The savings aren't just memory, it's probably a performance improvement too. Fewer allocations, fewer pointer indirections, and some operations (like equality checking) become O(1) instead of O(n) for these tiny strings.

Someone · on July 31, 2015

The other way round (deciding whether a newly minted string of length 10 can be put in a tagged pointer) is slightly more complex. Also, for tiny strings (the only strings that this supports) on modern hardware, I'm not sure that O(n) takes much longer than that O(1).

I would think the avoidance of allocations and the pointer indirections are the big wins.

mockery · on Aug 1, 2015

Slightly pedantic observation: O(n) == O(1) under the specified constraint (n <= 11)

Bognar · on July 31, 2015

It's likely that the CPU overhead is lower than a cache miss.

nine_k · on July 31, 2015

Looks very similar to the way in which numbers / strings / objects are represented in Javascript (and earlier in some Lisps).

The nice thing is that for pointers, tagging is "free", for the lowest 4 bits of a 16-byte aligned pointer are not used anyway.

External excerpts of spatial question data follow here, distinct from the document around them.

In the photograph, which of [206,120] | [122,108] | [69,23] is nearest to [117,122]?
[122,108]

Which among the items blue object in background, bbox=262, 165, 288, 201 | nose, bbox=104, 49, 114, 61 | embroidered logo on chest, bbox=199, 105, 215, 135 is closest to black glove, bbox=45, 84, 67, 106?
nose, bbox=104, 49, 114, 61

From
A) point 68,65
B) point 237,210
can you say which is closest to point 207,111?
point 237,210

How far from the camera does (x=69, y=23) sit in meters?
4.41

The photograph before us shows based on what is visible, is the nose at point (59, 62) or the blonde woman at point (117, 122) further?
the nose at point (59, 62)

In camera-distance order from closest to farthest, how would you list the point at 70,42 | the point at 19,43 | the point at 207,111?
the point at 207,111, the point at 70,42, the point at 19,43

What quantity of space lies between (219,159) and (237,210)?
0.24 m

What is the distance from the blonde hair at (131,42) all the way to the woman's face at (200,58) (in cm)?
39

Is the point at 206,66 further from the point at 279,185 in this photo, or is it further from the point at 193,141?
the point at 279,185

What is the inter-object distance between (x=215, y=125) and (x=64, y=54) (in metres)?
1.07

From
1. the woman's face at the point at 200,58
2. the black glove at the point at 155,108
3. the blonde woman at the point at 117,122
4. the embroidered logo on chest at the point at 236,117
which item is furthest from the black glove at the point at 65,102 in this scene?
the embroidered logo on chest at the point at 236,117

apaprocki · on July 31, 2015

It's more complicated than that -- x86-64 systems only use 48 bits of addressable space. JS engines use all the remaining bits for tagging, not just bits resulting from 8- or 16-byte alignment. This works great until you want to run on another CPU architecture that actually has 64-bits of addressable space and uses it regularly...

jhallenworld · on Aug 1, 2015

I'm surprised they need so many bits.. you really just need to know if the item is an object (so the type can be embedded in the object), or a primitive type. But there are not so many primitive types.

Some dynamically typed systems put the tag at the beginning of a page: so all items of a particular type are allocated out of a page tagged with that type. You don't waste any bits from the pointer or data, but you do have to do some masking and worse, a remote memory access to get the type.

Probably safest and fastest to do something like: struct { int type; union { char *s; int n; double d; }};

bdash · on Aug 1, 2015

Many JavaScript engines use IEEE-754 double-precision floats as their immediate value type, and fit pointers and integer within the NaN payload of the double representation. See https://wingolog.org/archives/2011/05/18/value-representatio... for a discussion of a few similar approaches and the tradeoffs of each.

cpr · on July 31, 2015

Sure, free except that every dereference has to clear out those bits, unless the target architecture has a "pointer deref ignoring lower n bits" operator/operand.

bdash · on July 31, 2015

The tag bits are zero when using the pointer as a pointer, so nothing special needs to be done in order to dereference them. The tag bits are only non-zero when non-pointer data is packed into the pointer, and in that case you inherently need special handling anyway.

mikeash · on Aug 1, 2015

It does mean that every dereference needs to check for taggedness, though. For example, newer versions of objc_msgSend check the low bit at the beginning of the call before it proceeds to the normal message send path (or not, if it actually is a tagged pointer).

userbinator · on Aug 1, 2015

Not necessarily every dereference, but only those in which the value could be something other than a pointer.

mikeash · on Aug 1, 2015

Do you mean because it already did the check before, and it could remember the results? Certainly it could. Unfortunately this isn't an option in Objective-C because the compiler can't make any assumptions about the tagged pointer implementation, and that means objc_msgSend has to start fresh at each invocation. In theory you could have sub-functions, like objc_msgSend_really_object and objc_msgSend_tagged_pointer that the compiler could generate calls to directly, but then you'd have to support whatever assumptions the compiler made forever.

I'm guessing/hoping that with modern branch prediction, the check at the top of objc_msgSend is a tiny penalty. I'm sure Apple measured the heck out of it, anyway.

cpr · on July 31, 2015

Ah, right. Brain infarction.

TazeTSchnitzel · on Aug 1, 2015

Note that 8 bits per character isn't ASCII, but ISO 8859-1, which Unicode is a superset of. I expect the string "née" would become a tagged pointer string, for example.